They did not seem to have much to say to one another, notwithstanding; possibly because Ella was called upon to dispense the tea which had just been brought in. George sat nursing the hat which Flossie found so objectionable, while he balanced a teacup with the anxious eye of a juggler out of practice, and the conversation flagged. At last, under pretence of renewing his tea, most of which he had squandered upon a Persian rug, he crossed to Ella: 'I say,' he suggested, 'don't you think you could come out for a little while? I've such lots to tell you and--and I want you to go somewhere with me.'
Mrs. Hylton made no objection, beyond stipulating that Ella must not be allowed to tire herself after her journey, and so, a few minutes later, Miss Hylton came down in her pretty summer hat and light cape, and she and George were allowed to set out.
Once outside the house, he drew a long breath of mingled relief and pleasure: 'By Jove, Ella, I am glad to get you back again! I say, how jolly you do look in that hat! Now, do you know where I'm going to take you?'
'It will be quietest in the Gardens,' said Ella.

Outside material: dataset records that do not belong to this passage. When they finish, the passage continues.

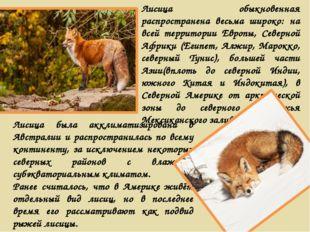 Лисица обыкновенная распространена весьма широко: на всей территории Европы,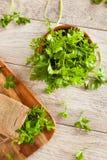 Organic Italian Flat Leaf Parsley Stock Photography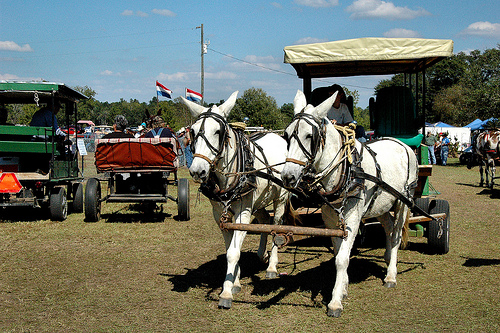 guysie mule roundup whites photograph copyright brian brown vanishing south georgia usa 2010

'Ah, but that's not where you're going now,' he said with a delicious assumption of authority; 'you're coming with me to see a certain house on Campden Hill you may have heard of.'
'That will be delightful. I do want to see our dear little house again very much. And, George, we will go carefully over all the rooms, and settle what can be done with each of them. Then we can begin directly; we haven't too much time.'
'Perhaps,' he said with a conscious laugh, 'it won't take so much time as you think.'
'Oh, but it _must_--to do properly. And while I've been away I've had some splendid ideas for some of the rooms--I've planned them out so beautifully. You know that delightful little room at the back?--the one I said should be your own den, with the window all festooned with creepers and looking out on the garden--well----?'
'Take my advice,' he said, 'and don't make any plans till you see it. And as for plans, these furnishing fellows do all that--they don't care to be bothered with plans.'
'They will have to carry out ours, though. I shall love settling how it is all to be--it will be such fun.'
'You wouldn't call it fun if you knew what it was like, I can tell you.'
'But I _do_ know. Mother and I rearranged most of the rooms at home only last year--so you see I have some experience. And what experience can _you_ have had, if you please?'
Ella had a mental vision as she spoke of the house in Dawson Place when George lived with his mother and sisters--a house in which furniture and everything else were commonplace and _bourgeois_ to the last degree, and where nothing could have been altered since his boyhood; indeed she had often secretly pitied him for having to live in such surroundings, and admired the filial patience that had made him endure them so long.
'I've had my share, Ella, and I should be very sorry for you to have all the worry and bother I've been through over it!'
'But when, George? How? I don't understand.'
'Ah, that's my secret!' he said provokingly; 'and you know, Ella, if we began furnishing now, it would take no end of a time, with all these wonderful plans of yours, and--and I couldn't stand having to wait till next November for you--I couldn't do it!'
'Mother thinks the marriage need not be put off now,' said Ella simply, 'and we shall have six weeks till then; the house can be quite ready for us by the time we want it.'
'Six weeks!' he said impatiently, 'what's six weeks? You've no idea what these chaps are, Ella! And then there are all your own things to get, and they would take up most of your time. No, we should have had to put it off, whatever you may say. And that would mean another separation--for, of course, you would go away in August, and I should have to stay in town: the office wouldn't give me my fortnight twice over--honeymoon or no honeymoon!'
Ella looked completely puzzled. 'But what are you trying to prove _now_, George?'
'I was only showing you that, even though you have come back earlier, we couldn't possibly have got things ready in time, if I hadn't----' but here he stopped. 'No, I want that to be a surprise for you, Ella; you'll see presently,' he added.
Ella's delicate eyebrows contracted. 'I like to be prepared for my surprises, please, George. Tell me now.'
They had turned up one of the quiet streets leading to the hill. They were so near the house that George thought he might abandon further mystery, not to mention that he was only too anxious to reveal his secret.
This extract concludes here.